HER şeye hayır ama dün geceki Konya maçının ikinci yarısındaki Fenerbahçe’ye evet. Futbol için ne yapmak lazımsa, ama ne yapmak lazımsa hepsini yaptılar.
Konyaspor dün gece iyi değildi. Rakip kaleye gidemediler. Futbolu yalnızca orta alanda top çevirmek zannettiler. Bu söylediklerimin hepsi tamam ama Fenerbahçe’nin ikinci yarıdaki futboluna bu düşünceler gölge düşüremez.
Hani; "sazı eline almak" diye bir deyim vardır. Dün gece Appiah, sazı eline aldı, hem Fenerbahçe’yi oynattı, hem de Konyasporlu futbolcuları çıldırttı. Sahanın her yerinde Appiah vardı. Diyeceksiniz ki, Appiah tek başına bunları nasıl yaptı? İkinci yarıdaki Fenerbahçe’de kötü oynayan oyuncu olmayınca, daha doğrusu mücadele etmeyen oyuncu olmayınca Appiah da arkadaşlarına iyi kılavuzluk yaptı.

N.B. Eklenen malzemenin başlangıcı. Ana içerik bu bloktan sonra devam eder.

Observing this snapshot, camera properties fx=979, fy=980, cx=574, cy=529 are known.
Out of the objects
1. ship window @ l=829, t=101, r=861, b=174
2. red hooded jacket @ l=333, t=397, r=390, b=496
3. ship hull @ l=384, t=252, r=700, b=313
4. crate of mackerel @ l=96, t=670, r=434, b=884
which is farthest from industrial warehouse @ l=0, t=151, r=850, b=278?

Fenerbahçe böyle futbol oynasın ve böyle mücadele etsin, her maçında bu stadı doldurur. Mesela Ümit. Onu da uzun zamandır böyle izlemedik. Özellikle sarı lacivertliler kanatlardan çok iyi bindirme yaptılar. Oyunu iyi yaydılar ve göze çok güzel gelen işler yaptılar.
Havlusu olsa atardı
Aykut Kocaman’ın elinde bir havlu olsaydı, herhalde 75’ten sonra sahaya atardı. Peki, ligin ilk yarısında seyrettiğim Konya-Fener maçındaki Konya ile dün geceki Konya arasındaki fark neydi? Sarı lacivertliler belki de o maçta aldıkları el-kol yarasını bu maçta telafi etmek için mücadele ettiler.
Bu Konya böyle oynamaya devam ederse işi zor. Murat Hacıoğlu, göstermelik mücadele ediyor. Bütün topları alıyor, oyunu idare etmeye, takımını yönlendirmeye kalkıyor ama gücü bir yerde bitiyor. Bu sezon Fenerbahçe Stadı’na gelen ve bu kadar aciz duruma düşen bir başka takım olmadı.
Anelka’yı oynatamıyor
Fenerbahçe üç gün önce kupada Galatasaray’ı yenmesine rağmen dün gece maça gelen seyirci azdı. Hatta aynı seyirci ilk yarıdaki Fenerbahçe’yi ıslıkladı. Anelka, ilk 45 dakika fazla bir şey oynamayınca Daum, onu gol atmasına rağmen oyundan aldı. Bence de doğru yaptı. Zaten Daum, ne Anelka’yı, ne de Alex’i doğru dürüst oynatamadı. Ama hep de bu tarz transferler istedi. Ve ilk defa Daum çok futbolcuyu takıma monte etme sinyali verdi. Belki de futbolcuları bu kamçıladı. Çünkü, Türk futbolcusu için en büyük tehdit, onu dövmek, ona kötü söylemek, onu takımdan kesmek değildir. En büyük tehdit, yedek kulübesinde oynamaya hazır devamlı adam bulundurmaktır ve bunlardan faydalanmaktır.
İnşallah Fenerbahçe’nin bu ikinci devresi, bundan sonraki maçlarda devam eder. Biz de bu takımdan keyif alırız. Çünkü Fenerbahçe’nin maçlarını izlemek insana sıkıntı veriyordu, eziyet veriyordu. Ama dün akşamki ikinci devreden sonra böyle bir Fener’e bir şey diyor muyuz? Demekki, doğru tenkitlerden ders almak lazımmış.